С англичанами тут все понятно, они просто спасали СВОИ шкуры и СВОЮ страну, но деятели фронды, которые затеяли провокацию такого масштаба только для того, чтобы провести передел портфелей в ЦК, как-то выпадают за грань добра и зла. Как говорит товарищ Ари-Махат, им наплевать не только на страну Эс-Эс-Эс-Эр и на советских людей, многих из которых они обрекли на смерть и страдания, точно с таким же хладнокровием они обрекут на гибель и своих подельников, испачкавшихся в практической реализации их планов. Это неизбежно. А чтобы ничего из этого не выплыло наружу, всех непосредственных исполнителей провокации следует уничтожить в кратчайшие сроки.

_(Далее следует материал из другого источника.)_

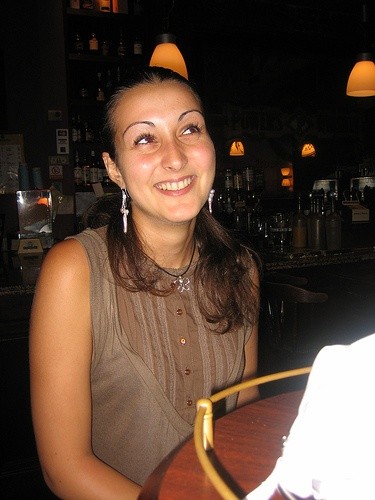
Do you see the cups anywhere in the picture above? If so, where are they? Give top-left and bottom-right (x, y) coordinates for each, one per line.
(271, 216), (289, 244)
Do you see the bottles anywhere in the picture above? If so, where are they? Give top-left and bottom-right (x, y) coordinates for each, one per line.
(71, 29), (265, 236)
(291, 189), (343, 250)
(31, 166), (43, 190)
(18, 162), (29, 190)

Берия подумал, что в ближайшее время следует ожидать инициативу как можно скорее осудить и расстрелять виновников поражения на первом этапе войны (то есть стрелочников-исполнителей), чтобы вместе с ними навсегда похоронить все неудобные тайны. При этом чужих к таким процессам не подпустят и близко; даже его постараются оттеснить в сторону. Кстати, именно по признаку того, кого фрондеры постараются задействовать в процессе над «изменниками», можно будет выявить окопавшихся в его наркомате крыс, а потом проверить их на этой машине и превратить судилище над исполнителями в процесс над заказчиками этой провокации. А потом расстрелять всех с особым цинизмом у первой попавшейся стенки, очищая партию большевиков от такой мрази, какой не место даже в уголовной банде. Сразу после возвращения нужно непременно доложить обо всем Кобе и начать очистку стада агнцев от окопавшихся среди них козлищ.

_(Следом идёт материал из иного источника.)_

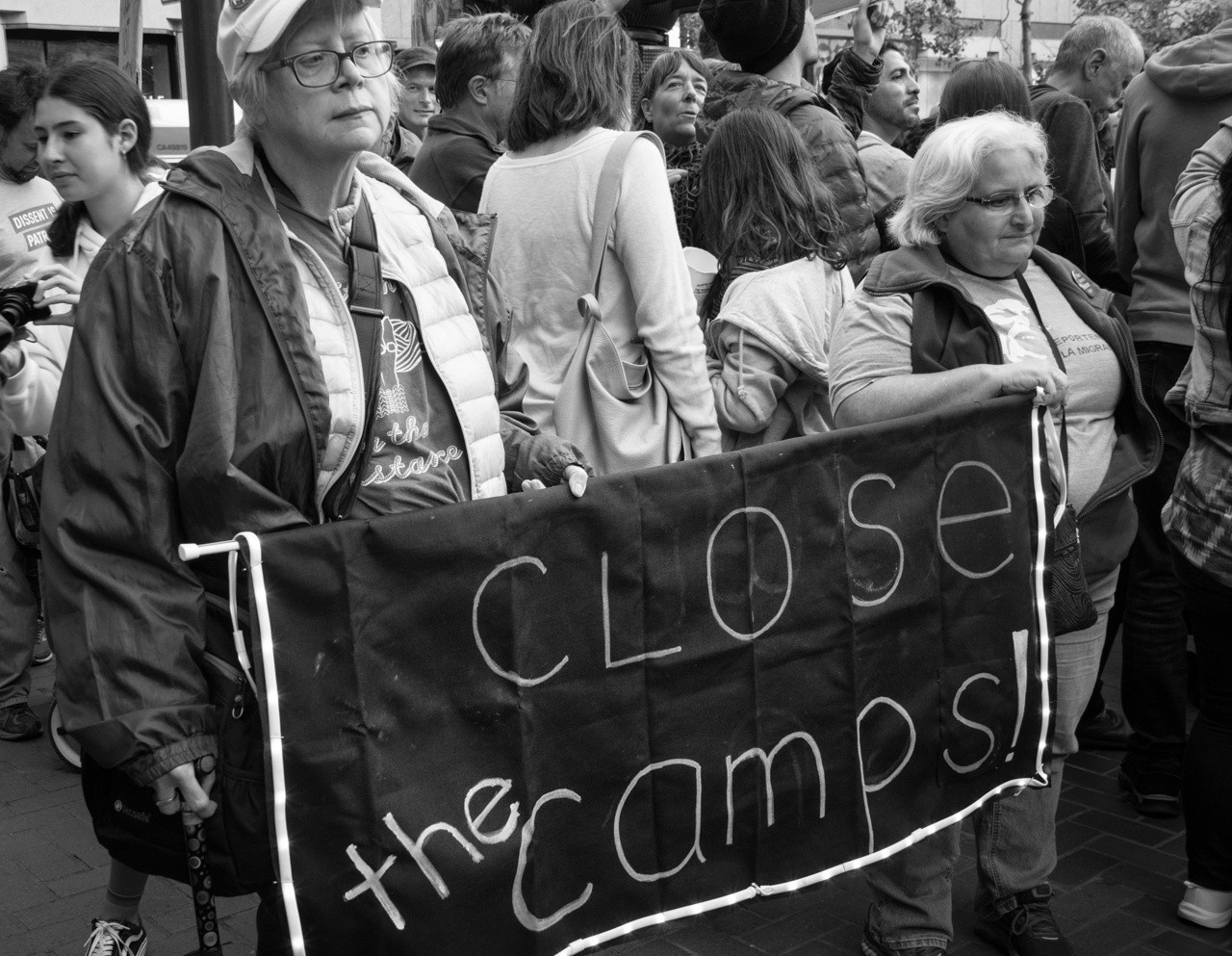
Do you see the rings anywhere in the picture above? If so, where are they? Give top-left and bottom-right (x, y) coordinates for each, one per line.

– Нет, – покачал головой Ари-Махат, – этот ход очевиден, а потому неверен. Кроме того, любой политический процесс в армии сейчас будет категорически вреден. Не хватало только того, чтобы бойцы потеряли доверие к своим старшим командирам только потому, что любой из них может оказаться потенциальным предателем. Нам в придачу к немецкому наступлению еще только этого не хватало. Нет уж – то, что содеяно тайно, тайно должно и караться. Товарищу Императору, разумеется, докладывать нужно обо все и в полном объеме, но его надо убедить в том, что устранять фигурантов требуется выборочно и неявно, стремясь минимизировать ущерб для боеспособности войск и морального духа бойцов, а также гражданского населения. Иначе в вашем же ведомстве найдутся люди, которые начнут раскручивать волну репрессий исключительно из того соображения, чтобы сделать себе на этом успешную карьеру. А это такой вариант, что хуже просто не бывает…

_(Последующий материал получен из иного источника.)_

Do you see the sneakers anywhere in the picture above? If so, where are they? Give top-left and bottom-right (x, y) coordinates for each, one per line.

«А ведь он прав, – подумал Берия. – Павлов и прочие уже не опасны тем, что отстранены от руководства войсками и ни на что не могут повлиять. Их кураторы из политического руководства страны значительно серьезнее, и справиться с ними будет гораздо сложнее, тем более что многие из них, изображая из себя правоверных большевиков, сейчас требуют крови изменников дела революции. Справиться с ними будет можно и нужно даже без процессов, но на это понадобится время. Много времени. И пока это не будет сделано, преобразовать СССР в тайную или явную империю просто не получится.